An optimization problem has 2 components:
1. The “Objective function”: e.g. \(\frac{1}{n}\sum_i (y_i-x^\top_i \beta)^2\).
2. The “constraint”: e.g. “fewer than 5 non-zero entries in \(\beta\)”.
A constrained minimization problem is written

\[\min_\beta f(\beta)\;\; \mbox{ subject to }\;\; C(\beta)\]

\(f(\beta)\) is the objective function
\(C(\beta)\) is the constraint

Ridge regression (constrained version)

One way to do this for regression is to solve (say): \[ \minimize_\beta \frac{1}{n}\sum_i (y_i-x^\top_i \beta)^2 \quad \st \sum_j \beta^2_j < s \] for some \(s>0\).

This is called “ridge regression”.
Call the minimizer of this problem \(\brt\)

Compare this to ordinary least squares:

\[ \minimize_\beta \frac{1}{n}\sum_i (y_i-x^\top_i \beta)^2 \quad \st \beta \in \R^p \]

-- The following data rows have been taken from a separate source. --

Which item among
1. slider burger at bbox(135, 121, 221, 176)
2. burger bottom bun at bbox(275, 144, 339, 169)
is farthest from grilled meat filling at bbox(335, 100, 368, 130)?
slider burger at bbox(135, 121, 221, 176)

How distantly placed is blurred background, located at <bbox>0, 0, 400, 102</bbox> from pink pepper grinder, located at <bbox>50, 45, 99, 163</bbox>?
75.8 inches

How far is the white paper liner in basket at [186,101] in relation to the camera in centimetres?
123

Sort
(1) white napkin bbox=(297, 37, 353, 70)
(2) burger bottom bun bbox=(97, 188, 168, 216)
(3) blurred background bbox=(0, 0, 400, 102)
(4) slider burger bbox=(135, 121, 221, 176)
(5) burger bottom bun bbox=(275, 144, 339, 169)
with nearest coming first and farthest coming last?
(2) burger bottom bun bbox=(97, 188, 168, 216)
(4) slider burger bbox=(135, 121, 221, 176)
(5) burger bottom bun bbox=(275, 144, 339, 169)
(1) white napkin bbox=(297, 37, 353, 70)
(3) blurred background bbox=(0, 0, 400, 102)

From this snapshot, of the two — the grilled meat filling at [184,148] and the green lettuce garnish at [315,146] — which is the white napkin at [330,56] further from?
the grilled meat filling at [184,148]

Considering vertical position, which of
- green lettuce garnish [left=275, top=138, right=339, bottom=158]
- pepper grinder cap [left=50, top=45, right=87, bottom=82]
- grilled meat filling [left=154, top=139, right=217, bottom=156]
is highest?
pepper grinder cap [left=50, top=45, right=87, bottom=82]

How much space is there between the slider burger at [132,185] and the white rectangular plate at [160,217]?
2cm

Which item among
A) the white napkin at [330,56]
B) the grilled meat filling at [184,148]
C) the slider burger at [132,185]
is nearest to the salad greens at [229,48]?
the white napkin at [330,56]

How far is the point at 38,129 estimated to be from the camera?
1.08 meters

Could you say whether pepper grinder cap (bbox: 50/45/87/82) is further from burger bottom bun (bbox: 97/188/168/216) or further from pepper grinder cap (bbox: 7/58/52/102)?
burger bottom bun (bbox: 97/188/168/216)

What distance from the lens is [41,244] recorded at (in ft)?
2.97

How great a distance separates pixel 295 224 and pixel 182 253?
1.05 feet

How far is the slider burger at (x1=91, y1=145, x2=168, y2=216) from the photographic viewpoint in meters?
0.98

Geometry of ridge regression (contours)

Code

library(mvtnorm)
norm_ball <- function(q = 1, len = 1000) {
  tg <- seq(0, 2 * pi, length = len)
  out <- tibble(x = cos(tg), b = (1 - abs(x)^q)^(1 / q), bm = -b) |>
    pivot_longer(-x, values_to = "y")
  out$lab <- paste0('"||" * beta * "||"', "[", signif(q, 2), "]")
  return(out)
}

ellipse_data <- function(
  n = 75, xlim = c(-2, 3), ylim = c(-2, 3),
  mean = c(1, 1), Sigma = matrix(c(1, 0, 0, .5), 2)) {
  expand_grid(
    x = seq(xlim[1], xlim[2], length.out = n),
    y = seq(ylim[1], ylim[2], length.out = n)) |>
    rowwise() |>
    mutate(z = dmvnorm(c(x, y), mean, Sigma))
}

lballmax <- function(ed, q = 1, tol = 1e-6, niter = 20) {
  ed <- filter(ed, x > 0, y > 0)
  feasible <- (ed$x^q + ed$y^q)^(1 / q) <= 1
  best <- ed[feasible, ]
  best[which.max(best$z), ]
}


nb <- norm_ball(2)
ed <- ellipse_data()
bols <- data.frame(x = 1, y = 1)
bhat <- lballmax(ed, 2)
ggplot(nb, aes(x, y)) +
  xlim(-2, 2) +
  ylim(-2, 2) +
  geom_path(colour = red) +
  geom_contour(mapping = aes(z = z), colour = blue, data = ed, bins = 7) +
  geom_vline(xintercept = 0) +
  geom_hline(yintercept = 0) +
  geom_point(data = bols) +
  coord_equal() +
  geom_label(
    data = bols,
    mapping = aes(label = bquote("hat(beta)[ols]")),
    parse = TRUE, 
    nudge_x = .3, nudge_y = .3
  ) +
  geom_point(data = bhat) +
  xlab(bquote(beta[1])) +
  ylab(bquote(beta[2])) +
  theme_bw(base_size = 24) +
  geom_label(
    data = bhat,
    mapping = aes(label = bquote("hat(beta)[s]^R")),
    parse = TRUE,
    nudge_x = -.4, nudge_y = -.4
  )

Brief aside on norms

Recall, for a vector \(z \in \R^p\)

\[\snorm{z}_2 = \sqrt{z_1^2 + z_2^2 + \cdots + z^2_p} = \sqrt{\sum_{j=1}^p z_j^2}\]

So,

\[\snorm{z}^2_2 = z_1^2 + z_2^2 + \cdots + z^2_p = \sum_{j=1}^p z_j^2.\]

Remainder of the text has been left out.